Dataset excerpt
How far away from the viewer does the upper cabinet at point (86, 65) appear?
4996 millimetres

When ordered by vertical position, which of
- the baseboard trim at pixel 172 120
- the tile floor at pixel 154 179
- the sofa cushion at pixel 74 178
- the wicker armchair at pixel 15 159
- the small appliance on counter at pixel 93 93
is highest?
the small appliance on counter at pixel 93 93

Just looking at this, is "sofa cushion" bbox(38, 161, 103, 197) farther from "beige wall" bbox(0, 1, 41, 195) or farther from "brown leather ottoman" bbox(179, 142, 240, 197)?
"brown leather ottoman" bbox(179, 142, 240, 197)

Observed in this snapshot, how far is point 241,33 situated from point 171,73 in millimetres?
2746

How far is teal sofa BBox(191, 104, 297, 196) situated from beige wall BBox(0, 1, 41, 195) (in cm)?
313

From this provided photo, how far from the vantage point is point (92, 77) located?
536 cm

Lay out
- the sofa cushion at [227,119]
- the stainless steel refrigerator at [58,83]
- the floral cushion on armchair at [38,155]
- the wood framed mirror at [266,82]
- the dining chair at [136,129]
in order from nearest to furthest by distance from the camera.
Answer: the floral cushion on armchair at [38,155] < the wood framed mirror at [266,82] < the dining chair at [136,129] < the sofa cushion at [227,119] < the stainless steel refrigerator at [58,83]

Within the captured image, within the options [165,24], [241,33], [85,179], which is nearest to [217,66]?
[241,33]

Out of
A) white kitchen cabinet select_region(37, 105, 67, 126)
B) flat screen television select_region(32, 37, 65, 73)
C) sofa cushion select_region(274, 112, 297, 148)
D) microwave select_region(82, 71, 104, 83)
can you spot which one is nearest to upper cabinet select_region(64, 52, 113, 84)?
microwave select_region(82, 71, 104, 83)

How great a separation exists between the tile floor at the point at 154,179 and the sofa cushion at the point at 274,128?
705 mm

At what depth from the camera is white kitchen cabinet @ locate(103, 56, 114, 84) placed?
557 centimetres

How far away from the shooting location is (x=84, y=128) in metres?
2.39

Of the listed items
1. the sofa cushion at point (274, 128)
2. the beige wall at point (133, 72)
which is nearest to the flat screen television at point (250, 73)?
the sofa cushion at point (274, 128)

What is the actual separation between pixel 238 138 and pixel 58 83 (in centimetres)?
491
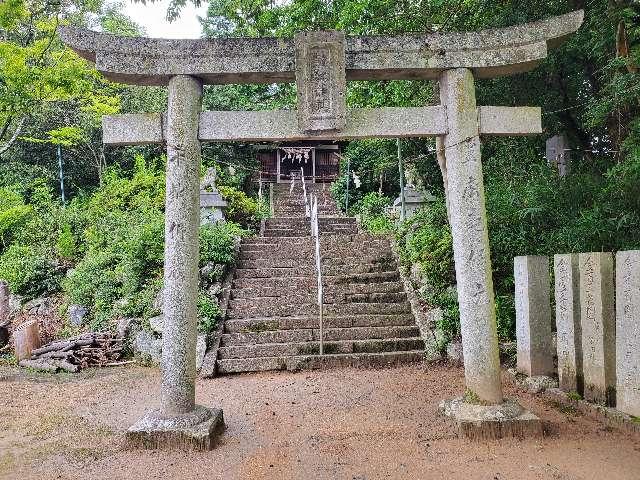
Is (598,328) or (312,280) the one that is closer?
(598,328)

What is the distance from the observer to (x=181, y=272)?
174 inches

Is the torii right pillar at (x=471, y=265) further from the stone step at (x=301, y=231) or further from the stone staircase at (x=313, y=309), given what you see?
the stone step at (x=301, y=231)

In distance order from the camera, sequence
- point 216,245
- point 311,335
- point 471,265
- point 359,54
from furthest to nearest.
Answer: point 216,245, point 311,335, point 359,54, point 471,265

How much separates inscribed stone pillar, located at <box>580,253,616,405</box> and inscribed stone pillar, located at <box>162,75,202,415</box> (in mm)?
3802

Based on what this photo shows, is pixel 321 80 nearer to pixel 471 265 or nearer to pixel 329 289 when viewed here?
pixel 471 265

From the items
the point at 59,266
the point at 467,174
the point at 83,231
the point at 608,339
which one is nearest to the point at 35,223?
the point at 83,231

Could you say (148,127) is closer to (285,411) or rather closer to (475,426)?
(285,411)

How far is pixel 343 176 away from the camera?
18859 mm

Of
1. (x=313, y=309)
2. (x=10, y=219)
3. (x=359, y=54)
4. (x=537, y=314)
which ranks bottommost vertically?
(x=313, y=309)

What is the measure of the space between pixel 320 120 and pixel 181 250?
173cm

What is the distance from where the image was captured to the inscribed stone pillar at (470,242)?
14.7ft

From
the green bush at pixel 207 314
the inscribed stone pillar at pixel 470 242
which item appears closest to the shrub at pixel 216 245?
the green bush at pixel 207 314

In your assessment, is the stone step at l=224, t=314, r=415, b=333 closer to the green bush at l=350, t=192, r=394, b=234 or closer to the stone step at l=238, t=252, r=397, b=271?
the stone step at l=238, t=252, r=397, b=271

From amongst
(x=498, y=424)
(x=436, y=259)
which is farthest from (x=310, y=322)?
(x=498, y=424)
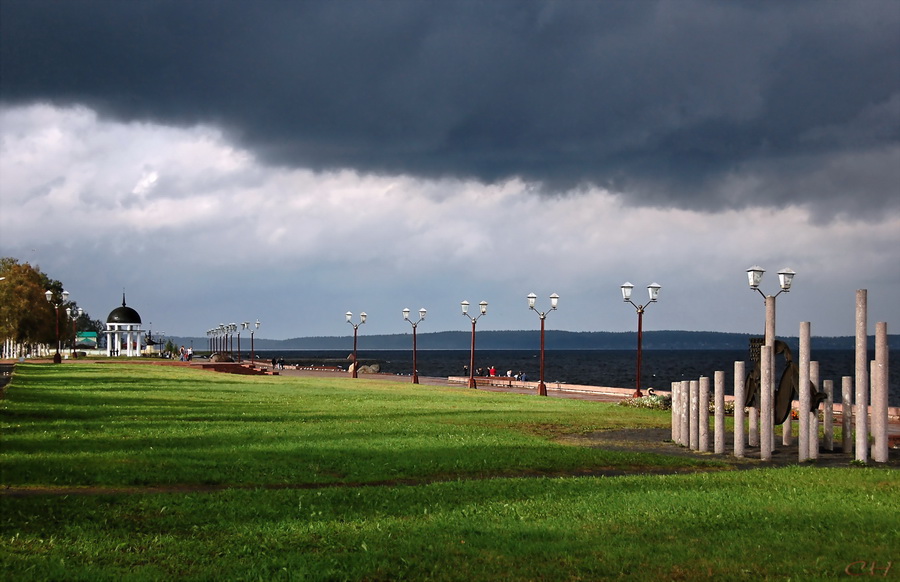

■ **What is expected**
Output all of the records above verbatim, line for line, leaving out the pictures.

■ **Exercise response**
How far away from the viewer does the upper cabinet at point (86, 65) appear?
4996 millimetres

When ordered by vertical position, which of
- the baseboard trim at pixel 172 120
- the tile floor at pixel 154 179
- the sofa cushion at pixel 74 178
- the wicker armchair at pixel 15 159
- the small appliance on counter at pixel 93 93
is highest?
the small appliance on counter at pixel 93 93

Just looking at this, is "sofa cushion" bbox(38, 161, 103, 197) farther from "beige wall" bbox(0, 1, 41, 195) or farther from "brown leather ottoman" bbox(179, 142, 240, 197)?
"brown leather ottoman" bbox(179, 142, 240, 197)

Observed in this snapshot, how far is point 241,33 situated from point 171,73 in millimetres?
2746

How far is teal sofa BBox(191, 104, 297, 196) situated from beige wall BBox(0, 1, 41, 195) (in cm)?
313

From this provided photo, how far from the vantage point is point (92, 77) located?
536 cm

Lay out
- the sofa cushion at [227,119]
- the stainless steel refrigerator at [58,83]
- the floral cushion on armchair at [38,155]
- the wood framed mirror at [266,82]
- the dining chair at [136,129]
in order from nearest to furthest by distance from the camera.
Answer: the floral cushion on armchair at [38,155] < the wood framed mirror at [266,82] < the dining chair at [136,129] < the sofa cushion at [227,119] < the stainless steel refrigerator at [58,83]

Within the captured image, within the options [165,24], [241,33], [85,179], which is nearest to [217,66]?
[241,33]

Out of
A) white kitchen cabinet select_region(37, 105, 67, 126)
B) flat screen television select_region(32, 37, 65, 73)
C) sofa cushion select_region(274, 112, 297, 148)
D) microwave select_region(82, 71, 104, 83)
can you spot which one is nearest to upper cabinet select_region(64, 52, 113, 84)?
microwave select_region(82, 71, 104, 83)

How great a separation exists between the tile floor at the point at 154,179 and the sofa cushion at the point at 274,128?
705 mm

At what depth from the camera is white kitchen cabinet @ locate(103, 56, 114, 84) placed?
557 centimetres

How far away from the shooting location is (x=84, y=128) in metres?
2.39

Of the listed items
1. the sofa cushion at point (274, 128)
2. the beige wall at point (133, 72)
which is nearest to the flat screen television at point (250, 73)?
the sofa cushion at point (274, 128)

What is the actual separation between pixel 238 138 and pixel 58 83 (in centimetres)?
491
Is (598,328) or (312,280) the one that is closer?
(598,328)

What is the distance from the observer to (x=181, y=272)?
174 inches

Is the torii right pillar at (x=471, y=265) further from the stone step at (x=301, y=231) or further from the stone staircase at (x=313, y=309), given what you see?
the stone step at (x=301, y=231)

In distance order from the camera, sequence
- point 216,245
- point 311,335
- point 471,265
- point 359,54
from furthest to nearest.
Answer: point 216,245, point 311,335, point 359,54, point 471,265

How much separates inscribed stone pillar, located at <box>580,253,616,405</box> and inscribed stone pillar, located at <box>162,75,202,415</box> (in mm)?
3802

Based on what this photo shows, is pixel 321 80 nearer to pixel 471 265 or nearer to pixel 329 289 when viewed here?
pixel 471 265

From the items
the point at 59,266
the point at 467,174
the point at 83,231
the point at 608,339
which one is nearest to the point at 35,223?
the point at 83,231

Could you say (148,127) is closer to (285,411) or rather closer to (475,426)?
(285,411)

How far is pixel 343 176 away from the camera?
18859 mm

Of
1. (x=313, y=309)
2. (x=10, y=219)
3. (x=359, y=54)
4. (x=537, y=314)
which ranks bottommost vertically?
(x=313, y=309)

What is the measure of the space between pixel 320 120 and pixel 181 250?
173cm

What is the distance from where the image was captured to the inscribed stone pillar at (470,242)?
14.7ft

From
the green bush at pixel 207 314
the inscribed stone pillar at pixel 470 242
which item appears closest to the shrub at pixel 216 245?
the green bush at pixel 207 314

In your assessment, is the stone step at l=224, t=314, r=415, b=333 closer to the green bush at l=350, t=192, r=394, b=234 or closer to the stone step at l=238, t=252, r=397, b=271?
the stone step at l=238, t=252, r=397, b=271

From amongst
(x=498, y=424)
(x=436, y=259)
which is farthest from (x=310, y=322)?
(x=498, y=424)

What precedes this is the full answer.